Hunting Lazarus: Expanding Indicators with Historic DNS by Kenneth Kinion
The super fun part about being in threat research is the ability to take openly reported information, like this Lazarus domain, from a tweet and pivot to find more infrastructure. I have yet to play with Validin, but I'm posting this product because they have a community edition, which passes my sniff test of a good product.
It's always great to see more research being done on tracking threat actor infrastructure, and this is an excellent lesson in uncovering potentially more infrastructure from a singular domain.
This Meeting Should Have Been an Email by Patrick Wardle
I love reading Patrick Wardle threat writeups! In this post, Wardle takes a recent BeaverTail sample shared by MalwareHunterTeam and walks through his reverse-engineering process. BeaverTail is a DPRK malware set that tries to steal as much data as possible from victims. It is typically used in a social engineering attack against victims.
🔗 Open Source
Graphpython by mlcsec
All-inclusive Microsoft Graph API exploitation toolkit. Has lots of functionality to attack not only Entra and O365, but Microsoft Intune too!
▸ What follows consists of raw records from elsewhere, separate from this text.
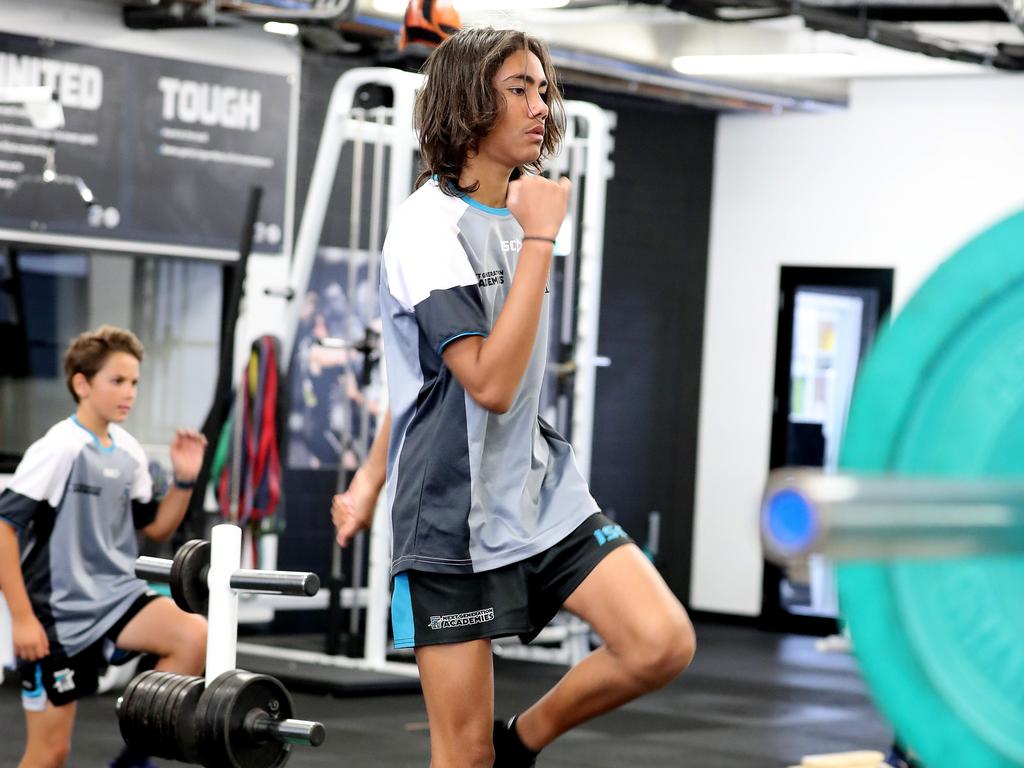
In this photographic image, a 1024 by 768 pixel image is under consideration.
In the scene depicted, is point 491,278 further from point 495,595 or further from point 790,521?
point 790,521

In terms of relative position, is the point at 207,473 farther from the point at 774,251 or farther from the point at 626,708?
the point at 774,251

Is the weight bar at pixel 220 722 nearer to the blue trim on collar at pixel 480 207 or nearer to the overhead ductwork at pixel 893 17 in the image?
the blue trim on collar at pixel 480 207

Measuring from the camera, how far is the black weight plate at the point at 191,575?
9.16 ft

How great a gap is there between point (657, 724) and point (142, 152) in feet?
10.8

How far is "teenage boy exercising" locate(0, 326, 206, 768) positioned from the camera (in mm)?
3766

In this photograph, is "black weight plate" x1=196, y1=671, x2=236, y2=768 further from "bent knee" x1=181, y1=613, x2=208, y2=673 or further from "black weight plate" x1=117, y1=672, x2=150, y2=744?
"bent knee" x1=181, y1=613, x2=208, y2=673

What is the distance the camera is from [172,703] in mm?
2770

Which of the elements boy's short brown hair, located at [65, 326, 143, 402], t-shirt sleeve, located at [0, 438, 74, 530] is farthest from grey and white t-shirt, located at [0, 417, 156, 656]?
boy's short brown hair, located at [65, 326, 143, 402]

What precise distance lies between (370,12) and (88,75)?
4.01 feet

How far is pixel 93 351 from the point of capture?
4.11 m

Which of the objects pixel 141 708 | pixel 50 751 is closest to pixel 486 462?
pixel 141 708

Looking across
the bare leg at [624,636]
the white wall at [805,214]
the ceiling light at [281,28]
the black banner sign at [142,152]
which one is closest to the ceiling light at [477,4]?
the ceiling light at [281,28]

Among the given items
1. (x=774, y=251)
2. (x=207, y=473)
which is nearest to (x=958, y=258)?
(x=207, y=473)

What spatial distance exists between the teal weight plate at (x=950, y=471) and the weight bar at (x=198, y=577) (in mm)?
1863
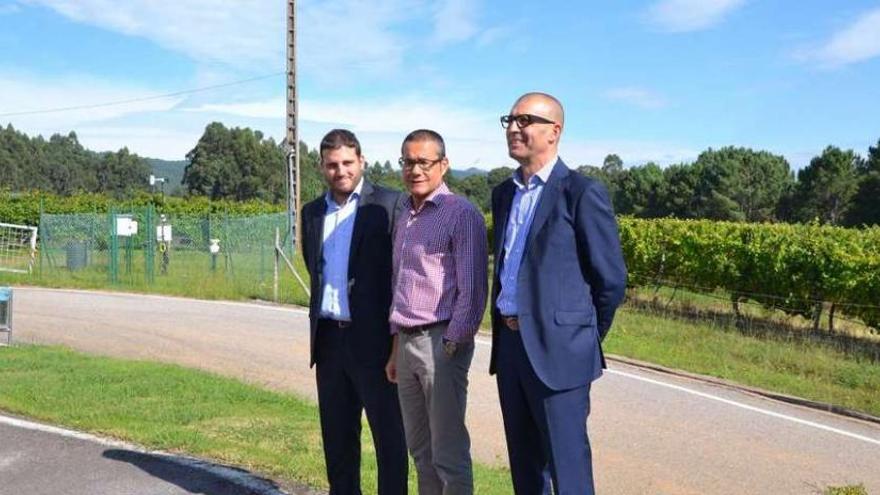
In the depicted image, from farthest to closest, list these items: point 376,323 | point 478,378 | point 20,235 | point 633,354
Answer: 1. point 20,235
2. point 633,354
3. point 478,378
4. point 376,323

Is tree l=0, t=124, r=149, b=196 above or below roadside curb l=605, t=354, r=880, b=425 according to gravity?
above

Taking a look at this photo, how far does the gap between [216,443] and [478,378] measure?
4983 mm

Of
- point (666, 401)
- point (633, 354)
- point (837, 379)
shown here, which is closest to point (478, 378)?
point (666, 401)

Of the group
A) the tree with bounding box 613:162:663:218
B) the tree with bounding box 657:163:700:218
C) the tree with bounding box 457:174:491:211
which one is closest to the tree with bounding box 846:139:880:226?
the tree with bounding box 657:163:700:218

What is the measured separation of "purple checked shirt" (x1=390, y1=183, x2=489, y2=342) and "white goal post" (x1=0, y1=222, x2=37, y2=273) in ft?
71.3

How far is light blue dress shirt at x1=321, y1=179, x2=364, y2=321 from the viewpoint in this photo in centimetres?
433

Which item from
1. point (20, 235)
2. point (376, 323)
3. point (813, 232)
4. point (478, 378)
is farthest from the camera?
point (20, 235)

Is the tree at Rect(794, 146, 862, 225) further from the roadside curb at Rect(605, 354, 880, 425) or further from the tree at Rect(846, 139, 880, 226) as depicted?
the roadside curb at Rect(605, 354, 880, 425)

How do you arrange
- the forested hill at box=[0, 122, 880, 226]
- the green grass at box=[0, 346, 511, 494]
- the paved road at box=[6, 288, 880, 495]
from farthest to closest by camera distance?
the forested hill at box=[0, 122, 880, 226] → the paved road at box=[6, 288, 880, 495] → the green grass at box=[0, 346, 511, 494]

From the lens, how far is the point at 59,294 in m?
19.2

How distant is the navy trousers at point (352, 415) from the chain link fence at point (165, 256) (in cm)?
1432

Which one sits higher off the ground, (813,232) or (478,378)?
(813,232)

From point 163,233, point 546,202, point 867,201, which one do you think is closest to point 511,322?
point 546,202

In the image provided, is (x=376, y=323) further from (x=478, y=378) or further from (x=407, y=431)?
(x=478, y=378)
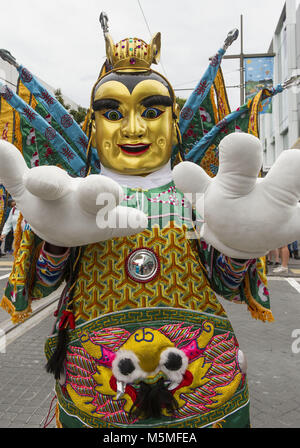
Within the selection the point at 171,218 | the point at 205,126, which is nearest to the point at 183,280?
the point at 171,218

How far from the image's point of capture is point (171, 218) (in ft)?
5.13

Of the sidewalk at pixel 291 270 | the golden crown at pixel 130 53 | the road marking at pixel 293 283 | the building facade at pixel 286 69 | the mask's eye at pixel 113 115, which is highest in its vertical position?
the building facade at pixel 286 69

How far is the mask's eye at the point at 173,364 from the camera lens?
136cm

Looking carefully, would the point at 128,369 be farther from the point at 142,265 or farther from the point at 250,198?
the point at 250,198

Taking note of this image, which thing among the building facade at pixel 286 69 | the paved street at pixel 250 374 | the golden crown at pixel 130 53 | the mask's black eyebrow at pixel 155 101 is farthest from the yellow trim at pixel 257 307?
the building facade at pixel 286 69

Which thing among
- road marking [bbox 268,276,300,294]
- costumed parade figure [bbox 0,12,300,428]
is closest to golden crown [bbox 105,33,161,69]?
costumed parade figure [bbox 0,12,300,428]

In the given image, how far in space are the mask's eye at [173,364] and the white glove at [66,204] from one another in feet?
1.55

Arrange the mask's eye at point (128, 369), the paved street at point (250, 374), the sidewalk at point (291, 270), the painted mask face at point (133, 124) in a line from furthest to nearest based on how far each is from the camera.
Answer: the sidewalk at point (291, 270)
the paved street at point (250, 374)
the painted mask face at point (133, 124)
the mask's eye at point (128, 369)

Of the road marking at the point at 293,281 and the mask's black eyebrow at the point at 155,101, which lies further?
the road marking at the point at 293,281

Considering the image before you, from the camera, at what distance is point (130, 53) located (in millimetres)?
1687

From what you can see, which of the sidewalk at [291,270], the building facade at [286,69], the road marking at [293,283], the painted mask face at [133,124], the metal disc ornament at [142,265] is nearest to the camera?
the metal disc ornament at [142,265]

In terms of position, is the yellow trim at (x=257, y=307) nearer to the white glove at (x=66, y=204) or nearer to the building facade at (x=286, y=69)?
the white glove at (x=66, y=204)

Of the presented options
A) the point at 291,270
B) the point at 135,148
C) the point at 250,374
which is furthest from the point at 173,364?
the point at 291,270

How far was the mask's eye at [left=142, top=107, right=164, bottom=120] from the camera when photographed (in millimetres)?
1615
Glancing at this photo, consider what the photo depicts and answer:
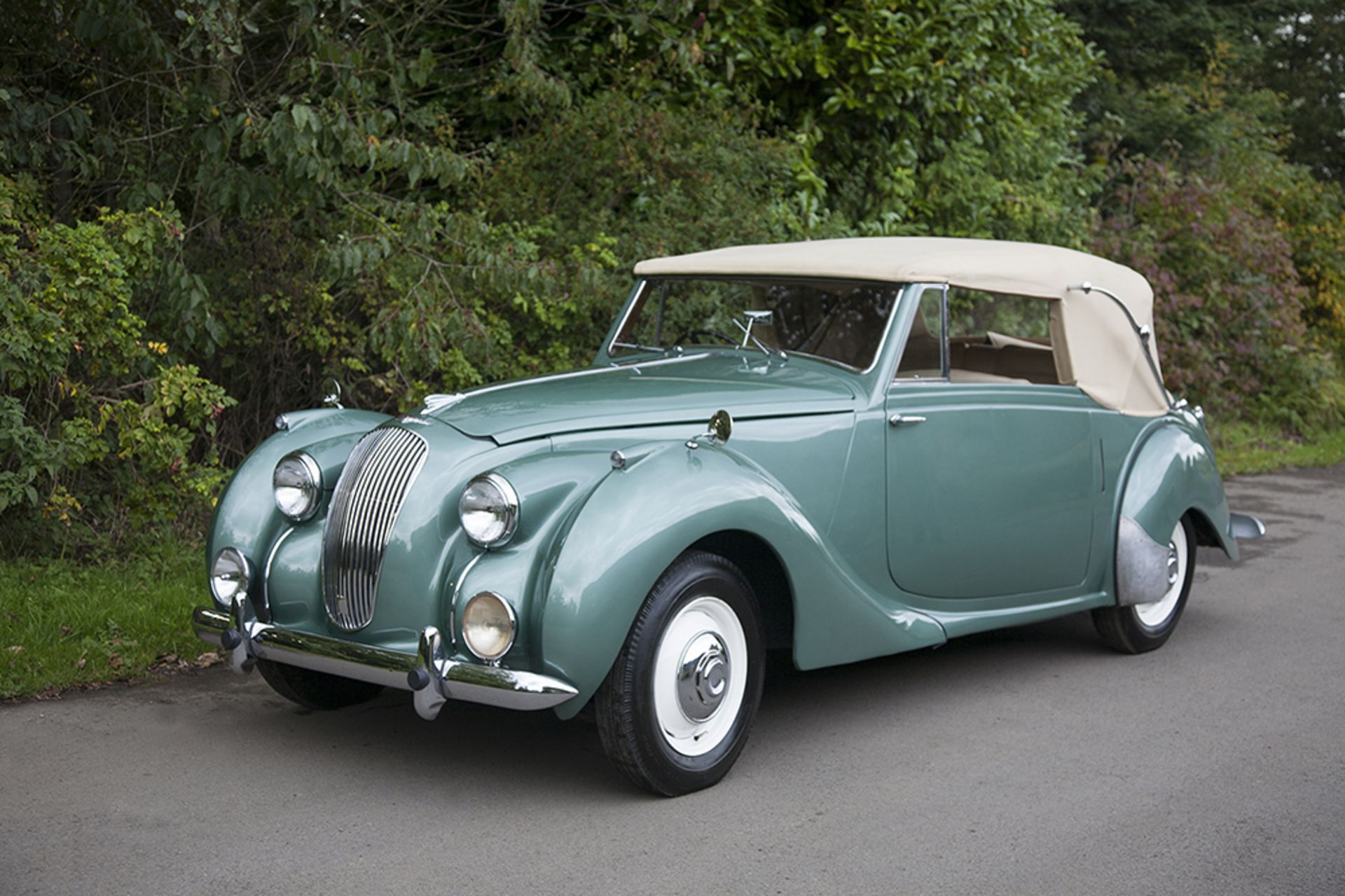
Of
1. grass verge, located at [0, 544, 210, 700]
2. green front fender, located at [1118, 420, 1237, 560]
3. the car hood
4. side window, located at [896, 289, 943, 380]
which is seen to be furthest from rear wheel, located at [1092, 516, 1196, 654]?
grass verge, located at [0, 544, 210, 700]

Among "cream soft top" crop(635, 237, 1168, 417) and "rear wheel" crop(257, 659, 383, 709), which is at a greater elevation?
"cream soft top" crop(635, 237, 1168, 417)

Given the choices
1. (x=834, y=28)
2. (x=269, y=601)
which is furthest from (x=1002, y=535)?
(x=834, y=28)

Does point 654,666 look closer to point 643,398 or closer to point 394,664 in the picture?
point 394,664

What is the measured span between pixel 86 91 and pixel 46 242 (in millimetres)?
1697

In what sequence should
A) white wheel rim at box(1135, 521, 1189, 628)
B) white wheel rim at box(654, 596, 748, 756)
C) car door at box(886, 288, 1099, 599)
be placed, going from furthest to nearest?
white wheel rim at box(1135, 521, 1189, 628) < car door at box(886, 288, 1099, 599) < white wheel rim at box(654, 596, 748, 756)

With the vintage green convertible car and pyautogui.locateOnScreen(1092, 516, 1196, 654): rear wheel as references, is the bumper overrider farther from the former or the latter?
pyautogui.locateOnScreen(1092, 516, 1196, 654): rear wheel

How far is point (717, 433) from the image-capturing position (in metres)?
4.15

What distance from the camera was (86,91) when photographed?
24.0ft

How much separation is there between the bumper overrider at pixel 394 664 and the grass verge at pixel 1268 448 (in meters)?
8.75

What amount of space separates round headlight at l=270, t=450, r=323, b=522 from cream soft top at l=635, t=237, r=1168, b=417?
1806mm

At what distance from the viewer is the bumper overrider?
11.8 ft

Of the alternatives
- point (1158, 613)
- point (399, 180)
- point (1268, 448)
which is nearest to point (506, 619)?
point (1158, 613)

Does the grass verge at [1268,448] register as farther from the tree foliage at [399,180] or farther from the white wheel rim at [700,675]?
the white wheel rim at [700,675]

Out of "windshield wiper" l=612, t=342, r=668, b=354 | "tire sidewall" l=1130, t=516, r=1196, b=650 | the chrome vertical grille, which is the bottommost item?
"tire sidewall" l=1130, t=516, r=1196, b=650
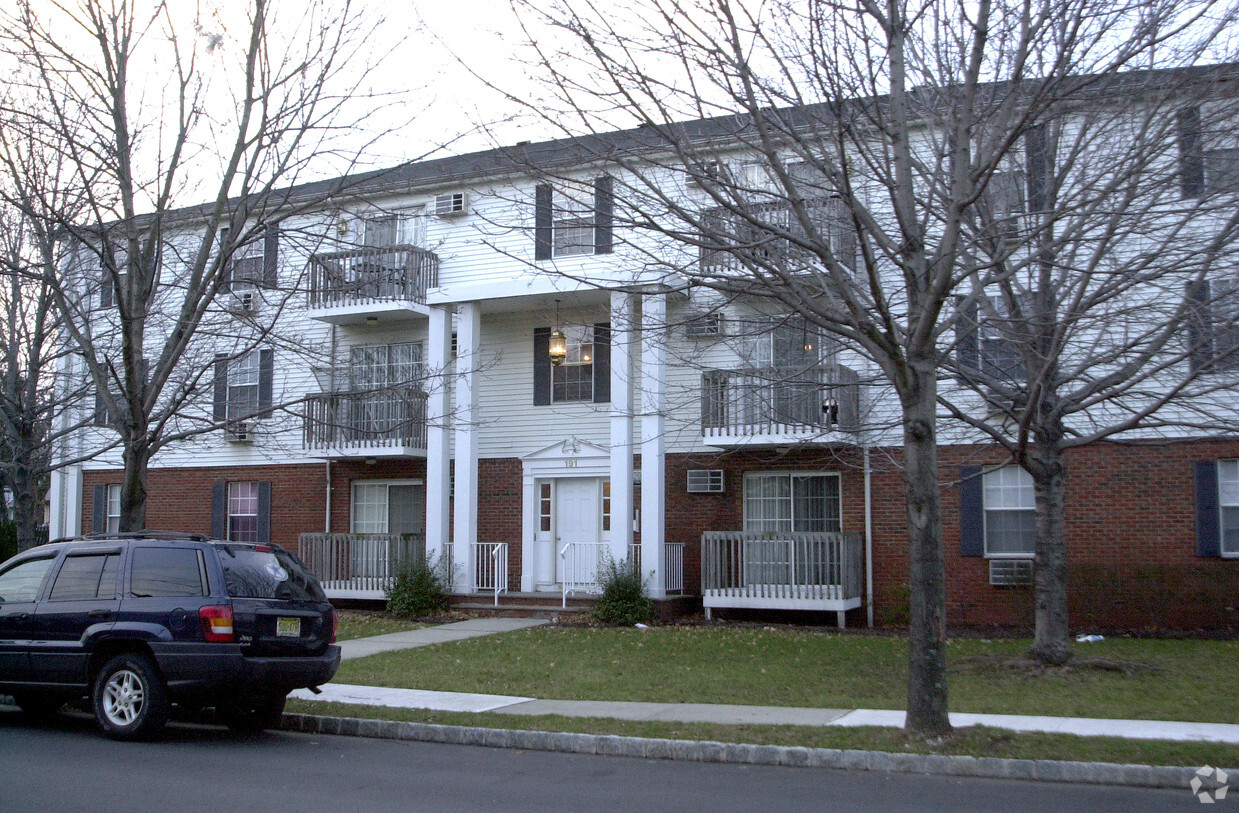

IOC-Cartographer_TLP-CLEAR by Abjuri5t
Heatmap tool for visualizing IPv4 address spaces. Take your threat intel list, run this tool, and see which ASNs/IP spaces you should really focus on.
amazon-guardduty-tester by awslabs
Open-source threat emulation tool to generate GuardDuty findings. This was referenced in Rami’s post above!
barevisor by tandasat
A hypervisor written in Rust. Covers both AMD/Intel processors and Windows drivers. Pretty incredible way to learn how this all works under the hood.
BlockBlock by objective-see
Source code for Patrick Wardle’s BlockBlock project that he referenced in the Beavertail post above.